• [Goal]: Write out every one of the records below again, word for word, and leave the pictures out.

• [Listed records]:
=-=-=

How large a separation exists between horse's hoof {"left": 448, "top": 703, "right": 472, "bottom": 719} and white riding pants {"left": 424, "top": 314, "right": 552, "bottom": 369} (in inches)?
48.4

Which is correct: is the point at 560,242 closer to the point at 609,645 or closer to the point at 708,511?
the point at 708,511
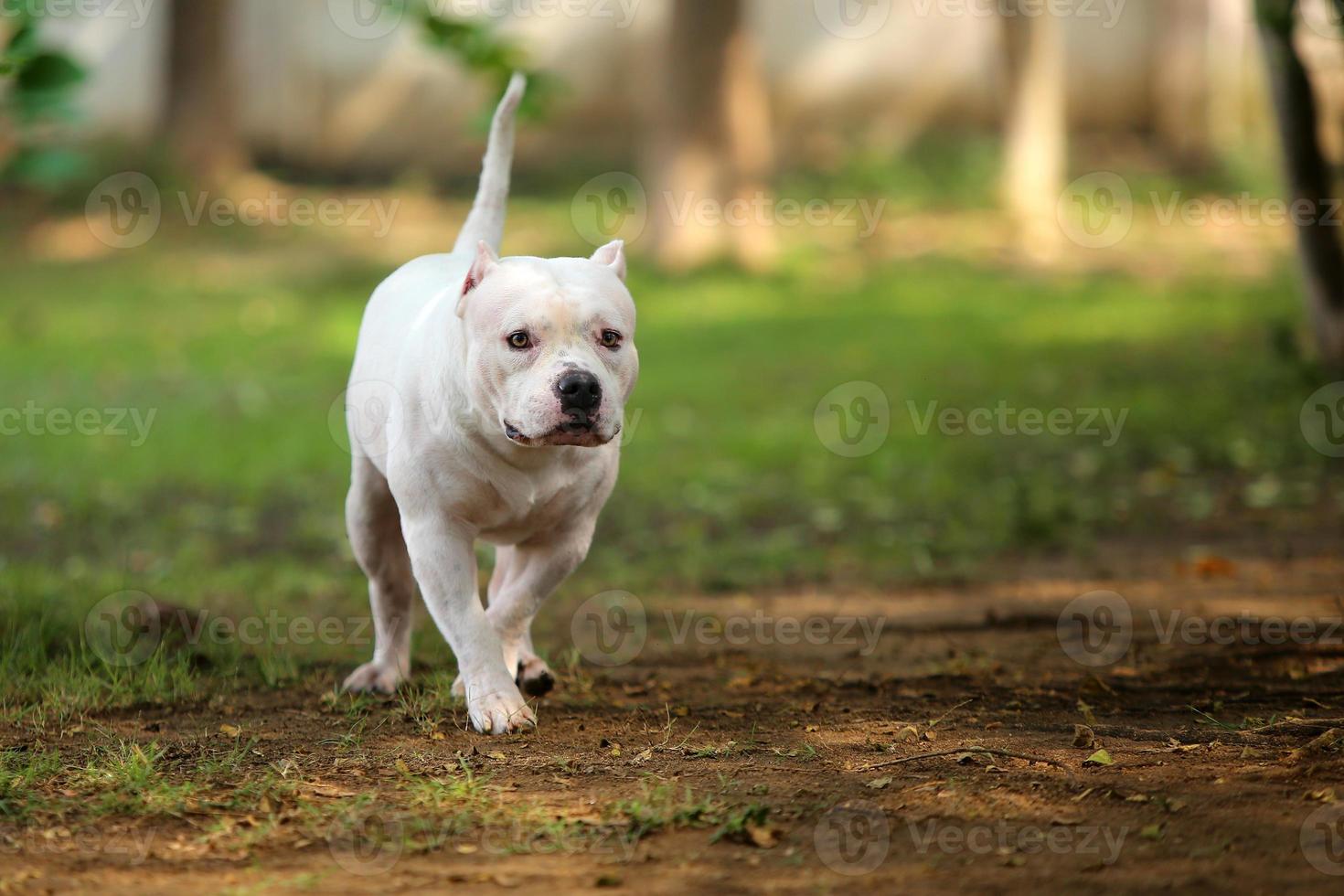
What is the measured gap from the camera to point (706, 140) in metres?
15.0

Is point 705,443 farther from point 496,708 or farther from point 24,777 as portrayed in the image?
point 24,777

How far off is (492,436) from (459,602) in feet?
1.78

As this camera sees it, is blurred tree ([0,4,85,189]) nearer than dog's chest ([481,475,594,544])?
No

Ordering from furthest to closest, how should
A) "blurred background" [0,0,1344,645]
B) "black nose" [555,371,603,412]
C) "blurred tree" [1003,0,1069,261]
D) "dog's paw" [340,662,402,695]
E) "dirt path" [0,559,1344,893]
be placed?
"blurred tree" [1003,0,1069,261] → "blurred background" [0,0,1344,645] → "dog's paw" [340,662,402,695] → "black nose" [555,371,603,412] → "dirt path" [0,559,1344,893]

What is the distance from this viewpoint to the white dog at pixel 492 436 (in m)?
4.57

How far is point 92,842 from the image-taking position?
3.75 metres

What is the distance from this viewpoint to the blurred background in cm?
851

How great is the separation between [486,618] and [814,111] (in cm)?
1606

=-=-=

• [Task result]:
How large a separation exists between horse's hoof {"left": 448, "top": 703, "right": 472, "bottom": 719} and white riding pants {"left": 424, "top": 314, "right": 552, "bottom": 369} (in inches)?
48.4

Which is correct: is the point at 560,242 closer to the point at 609,645 or closer to the point at 708,511?
the point at 708,511
What is the measured gap from the camera to point (706, 140) in metres?
15.0

Is point 705,443 farther from point 496,708 or farther from point 24,777 as portrayed in the image?
point 24,777

How far off is (492,436) from (459,602) in feet?
1.78

As this camera sees it, is blurred tree ([0,4,85,189]) nearer than dog's chest ([481,475,594,544])?
No

Ordering from furthest to closest, how should
A) "blurred background" [0,0,1344,645]
B) "black nose" [555,371,603,412]
C) "blurred tree" [1003,0,1069,261]
D) "dog's paw" [340,662,402,695]
E) "dirt path" [0,559,1344,893]
be placed?
"blurred tree" [1003,0,1069,261] → "blurred background" [0,0,1344,645] → "dog's paw" [340,662,402,695] → "black nose" [555,371,603,412] → "dirt path" [0,559,1344,893]

What is the distance from this viewpoint to the white dog at pixel 492 436 (in m)?
4.57

How far is point 92,842 from the image-taking position?
3.75 metres

What is the distance from this viewpoint to the blurred background in cm?
851

How great is the separation between [486,618] and [814,111] (in cm)?
1606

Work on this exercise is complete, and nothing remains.